Dear all,
I have performed a RT-PCR which give me a 1500 pb product. I sequenced it with the Illumina technology (2X250 paired-end reads). Then, since several weeks, I unsuccessfully assemble the reads to get the full length sequence. I have tried many of classic assemblers (cap3, ssake, arapan, minimus2, ...) but all of them provide multiple contigs some of which exceeds more than 5kb!
I checked that all the reads are mapped well on the reference.
I am looking for an assembler able to do the job. Is there anyone have an idea?
Thank you!
Hello, genomax was right: I got too much reads. Normalization with bbnorm and assembly with cap3 provide me a very good result. Now I must find the good option values to get a perfect assembly. Thank you all!

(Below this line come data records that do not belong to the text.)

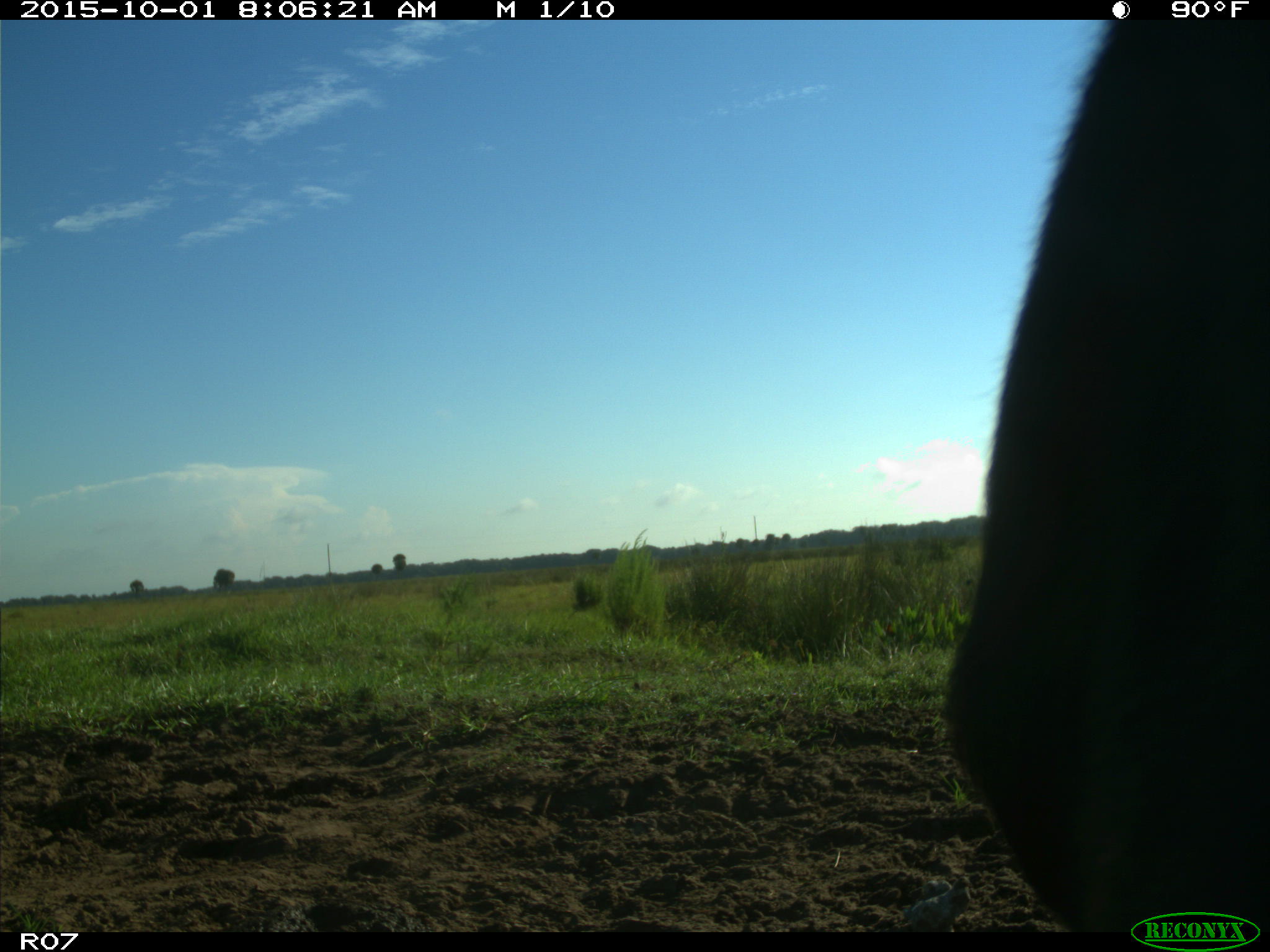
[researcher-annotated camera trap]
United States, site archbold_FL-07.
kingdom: Animalia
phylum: Chordata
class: Mammalia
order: Artiodactyla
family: Bovidae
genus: Bos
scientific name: Bos taurus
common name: domestic cow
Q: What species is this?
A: Bos taurus (domestic cow).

A small educational note: if an answer was helpful you should upvote it, if the answer resolved your question you should mark it as accepted.

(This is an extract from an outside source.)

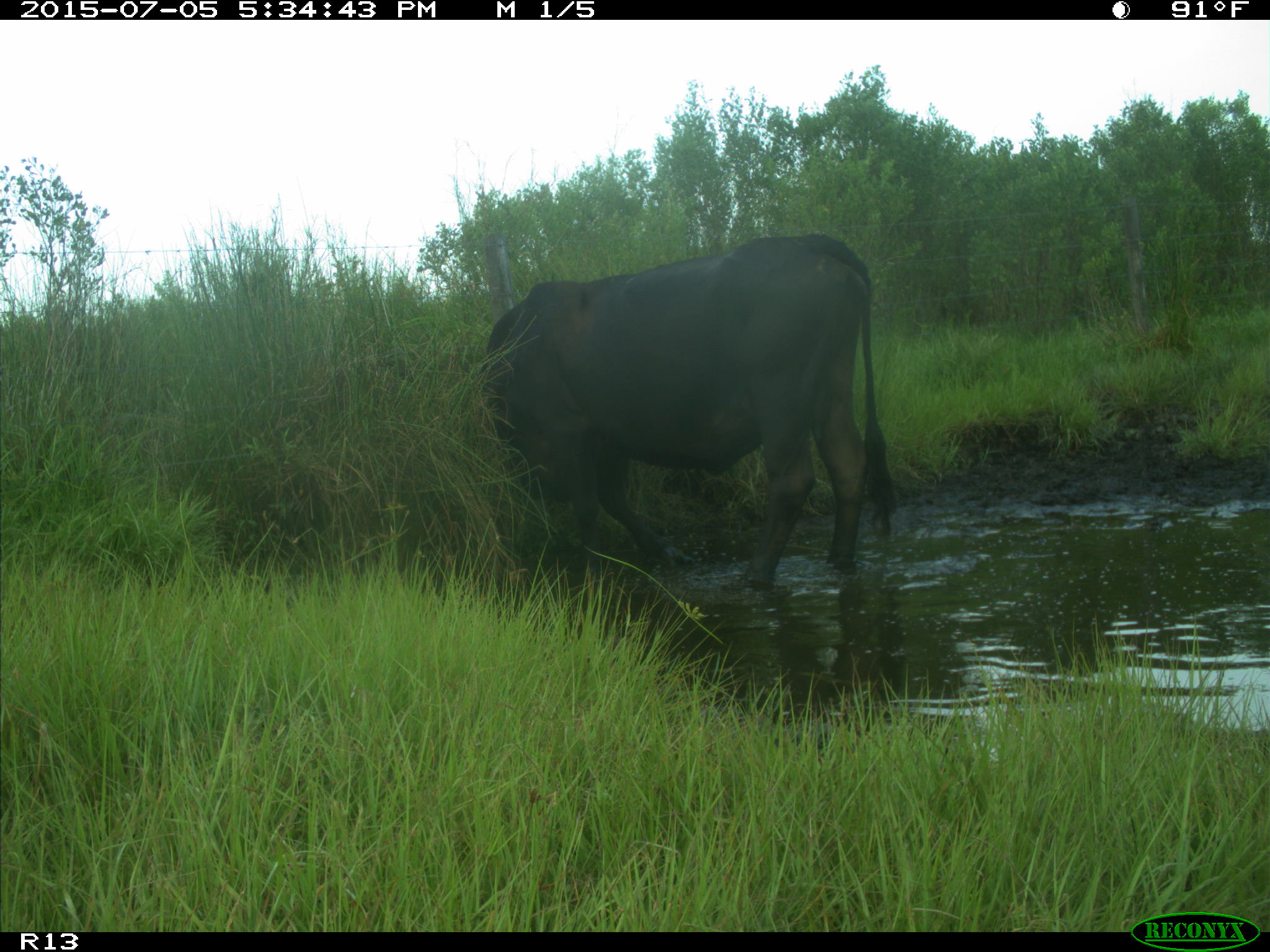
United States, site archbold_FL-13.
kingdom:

What is the organism you're working on? You mention both align to reference and assemble. Do you wish to do both, and if so, why?
Thank you for your answers. I will rework according to your advices. I remove bad quality reads (nearly no reads removed), remove Illumina adapters, merge read 1 and 2 then I proceed to assembly. I align to a reference because only a part of my cDNA is known. The 3' part is unknown so I need to perform de novo assembly of this part.
is the reference you're talking about genomic or also transcriptomic?